> **Stated goal**
Write out the full listing again, exactly as it stands.

[Spatial reasoning dataset excerpts]
※

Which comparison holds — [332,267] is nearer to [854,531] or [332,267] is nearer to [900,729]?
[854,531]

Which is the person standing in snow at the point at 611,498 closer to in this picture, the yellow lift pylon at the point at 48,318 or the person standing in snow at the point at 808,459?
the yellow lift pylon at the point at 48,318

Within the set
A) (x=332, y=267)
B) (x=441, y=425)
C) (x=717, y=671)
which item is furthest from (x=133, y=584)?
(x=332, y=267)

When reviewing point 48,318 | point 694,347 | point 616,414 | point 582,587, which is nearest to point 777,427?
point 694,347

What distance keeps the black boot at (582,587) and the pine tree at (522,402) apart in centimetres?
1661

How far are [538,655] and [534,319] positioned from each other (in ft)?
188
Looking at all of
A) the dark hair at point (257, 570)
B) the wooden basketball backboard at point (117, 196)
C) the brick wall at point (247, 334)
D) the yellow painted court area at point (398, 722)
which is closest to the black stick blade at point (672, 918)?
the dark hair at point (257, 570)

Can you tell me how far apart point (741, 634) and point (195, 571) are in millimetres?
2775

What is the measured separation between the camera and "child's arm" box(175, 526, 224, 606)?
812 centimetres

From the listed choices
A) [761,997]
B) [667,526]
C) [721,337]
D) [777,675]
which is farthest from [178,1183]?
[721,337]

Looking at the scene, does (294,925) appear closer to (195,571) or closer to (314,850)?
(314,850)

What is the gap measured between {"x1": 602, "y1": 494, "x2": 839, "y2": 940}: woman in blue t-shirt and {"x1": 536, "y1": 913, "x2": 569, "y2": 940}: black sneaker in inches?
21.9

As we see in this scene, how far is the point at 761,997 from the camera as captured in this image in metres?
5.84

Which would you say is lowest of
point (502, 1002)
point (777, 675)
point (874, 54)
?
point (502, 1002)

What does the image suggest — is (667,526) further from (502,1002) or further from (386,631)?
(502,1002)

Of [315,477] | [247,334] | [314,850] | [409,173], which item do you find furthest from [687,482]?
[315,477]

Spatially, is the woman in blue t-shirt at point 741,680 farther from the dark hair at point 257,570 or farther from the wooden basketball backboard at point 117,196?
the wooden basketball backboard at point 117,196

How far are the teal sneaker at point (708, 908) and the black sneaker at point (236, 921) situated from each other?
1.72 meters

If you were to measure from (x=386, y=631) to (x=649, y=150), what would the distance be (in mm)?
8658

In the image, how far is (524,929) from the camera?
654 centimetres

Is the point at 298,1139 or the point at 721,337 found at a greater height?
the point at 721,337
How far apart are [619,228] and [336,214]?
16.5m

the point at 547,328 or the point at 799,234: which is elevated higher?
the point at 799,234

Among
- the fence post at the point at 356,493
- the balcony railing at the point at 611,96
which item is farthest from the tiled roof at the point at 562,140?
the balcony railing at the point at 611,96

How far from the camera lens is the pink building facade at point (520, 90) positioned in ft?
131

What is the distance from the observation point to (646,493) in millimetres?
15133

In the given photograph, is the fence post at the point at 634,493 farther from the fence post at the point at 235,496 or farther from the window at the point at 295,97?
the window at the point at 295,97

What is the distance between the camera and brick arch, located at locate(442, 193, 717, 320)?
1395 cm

※

> **Answer to the exercise**
Which comparison holds — [332,267] is nearer to [854,531] or [332,267] is nearer to [900,729]?
[854,531]

Which is the person standing in snow at the point at 611,498 closer to in this picture, the yellow lift pylon at the point at 48,318 or the person standing in snow at the point at 808,459?
the yellow lift pylon at the point at 48,318

Within the set
A) (x=332, y=267)
B) (x=441, y=425)
C) (x=717, y=671)
which item is furthest from (x=133, y=584)?
(x=332, y=267)

When reviewing point 48,318 | point 694,347 | point 616,414 | point 582,587, which is nearest to point 777,427?
point 694,347

What distance keeps the black boot at (582,587) and the pine tree at (522,402) apart in centimetres?
1661

How far are [538,655] and [534,319] positioned from each other (in ft)?
188
Looking at all of
A) the dark hair at point (257, 570)
B) the wooden basketball backboard at point (117, 196)
C) the brick wall at point (247, 334)
D) the yellow painted court area at point (398, 722)
which is closest to the black stick blade at point (672, 918)?
the dark hair at point (257, 570)

Can you tell me how far apart point (741, 634) and point (195, 571) are in millimetres?
2775

What is the measured separation between the camera and "child's arm" box(175, 526, 224, 606)?
812 centimetres

From the listed choices
A) [761,997]
B) [667,526]
C) [721,337]
D) [777,675]
which is farthest from [178,1183]?
[721,337]

Looking at the scene, does (294,925) appear closer to (195,571) or closer to (314,850)?
(314,850)

What is the gap measured between {"x1": 602, "y1": 494, "x2": 839, "y2": 940}: woman in blue t-shirt and {"x1": 536, "y1": 913, "x2": 569, "y2": 940}: black sneaker in inches?
21.9

As we see in this scene, how far is the point at 761,997 from the camera as captured in this image in metres?
5.84

Which would you say is lowest of
point (502, 1002)
point (777, 675)
point (874, 54)
?
point (502, 1002)

What does the image suggest — is (667,526) further from (502,1002) or further from (386,631)?
(502,1002)

Of [315,477] | [247,334] | [314,850] | [409,173], which item do you find furthest from [687,482]?
[315,477]

Spatially, is the woman in blue t-shirt at point 741,680 farther from the dark hair at point 257,570 or farther from the wooden basketball backboard at point 117,196?
the wooden basketball backboard at point 117,196

How far are the teal sneaker at point (708, 908) and the black sneaker at point (236, 921) situated from each other?
1.72 meters

If you were to measure from (x=386, y=631) to (x=649, y=150), what would the distance be (in mm)?
8658

In the image, how far is (524,929) from the camera?
654 centimetres

Is the point at 298,1139 or the point at 721,337 found at a greater height?
the point at 721,337
How far apart are [619,228] and [336,214]?
16.5m

the point at 547,328 or the point at 799,234: which is elevated higher?
the point at 799,234

Among
- the fence post at the point at 356,493
- the balcony railing at the point at 611,96
which item is farthest from the tiled roof at the point at 562,140?
the balcony railing at the point at 611,96

How far from the camera lens is the pink building facade at point (520, 90) positioned in ft?
131

What is the distance from the observation point to (646,493) in millimetres?
15133

In the given photograph, is the fence post at the point at 634,493 farther from the fence post at the point at 235,496 or farther from the window at the point at 295,97?
the window at the point at 295,97

What is the distance between the camera and brick arch, located at locate(442, 193, 717, 320)?
1395 cm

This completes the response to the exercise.